Joel Thurm, who served as Aaron Spelling's casting director during the late megaproducer's "Fantasy Island" and "Love Boat" period, says high-def television shouldn't shoulder all the blame. As networks have grown more corporatized -- and as intense competition and rising costs have pinched profitability -- they have come to rely more heavily on "name" actors and actresses to lessen the risk of launching new shows.

"They used to take more of a chance on casting and if you made one or even two mistakes it wasn't the end of the world," he says. "It's drastically different now. The heads of drama and comedy at the networks are trying so hard to protect themselves that they want people with proven track records. Well, guess what: A lot of those folks have had a little work."

The shortage of "stars with no scars" has contributed to the increasing globalization of television casting. In years past, the major studios say they only went searching overseas as a final resort. Now the likes of CBS-Paramount Television and ABC Television Studio often scout internationally. NBC plucked a British star for the leading role in its high-profile "Bionic Woman" pilot; ditto for ABC and "Pushing Daisies," a drama about people who come back to life.

Network and studio executives say television is already suffering from a plastic surgery hangover in one important genre: comedy. Successful sitcoms, including "Old Christine," typically feature actors and actresses who use a heavy arsenal of facial expressions. Failed comedies -- for example, "Hope & Faith," "Listen Up" and "20 Good Years" -- often feature performers that border on cardboard caricatures. "Frozen isn't funny," says Mr. Thurm.

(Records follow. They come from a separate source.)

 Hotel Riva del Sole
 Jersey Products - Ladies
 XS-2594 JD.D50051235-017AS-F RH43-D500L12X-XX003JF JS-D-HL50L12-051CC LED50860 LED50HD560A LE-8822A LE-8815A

Some comedy stars have joined executives in sounding an alarm. Delta Burke, famous from 1986's "Designing Women" and a star of ABC's "Boston Legal," says she's trying to cut back on Botox. "When I'm watching myself I'm not moving," the 50-year-old star told a TV magazine last month. And "Desperate Housewives" star Teri Hatcher, 42, recently told Oprah Winfrey that she stopped using Botox "more than a couple years ago," adding, "I would hate to blame any bad acting on whatever was shot in my face."

Not All Natural

Despite the pleas for restraint, nobody is expecting the problem to go away, especially with a thicket of cable networks ready to hire just about anyone. Oxygen, working hard to plump up its ratings, last year gave collagen-friendly fashionista Janice Dickinson her own modeling reality show. In a promo for "The Janice Dickinson Modeling Agency" Oxygen boasted that the former model has "one of the most recognizable faces in Hollywood." It politely left out why, although Ms. Dickinson herself has been candid about her use of cosmetic procedures.

And what's considered too much plastic surgery by one network can be just fine at another. Two major casting directors say they recently considered Melanie Griffith, famous for 1988's "Working Girl," for TV projects but ultimately deemed her "uncastable" due to her extra-plump lips and rigid-looking upper face.

Still, CBS just hired Ms. Griffith, 49, for a role in one of the most buzzed about new pilots of the year, a musical drama called "Viva Laughlin" that's based on a similar British series and co-produced by Hugh Jackman. Representatives for the two companies declined to comment, and a spokeswoman for Ms. Griffith didn't return calls.

Perhaps CBS is counting on reviews similar to one she got last season for her work on the failed WB sitcom "Twins." Wrote critic Joel Rubinoff: "Melanie Griffith -- virtually unrecognizable after plastic surgery, Botox, you name it -- is lovably vacant as the ditzy mom."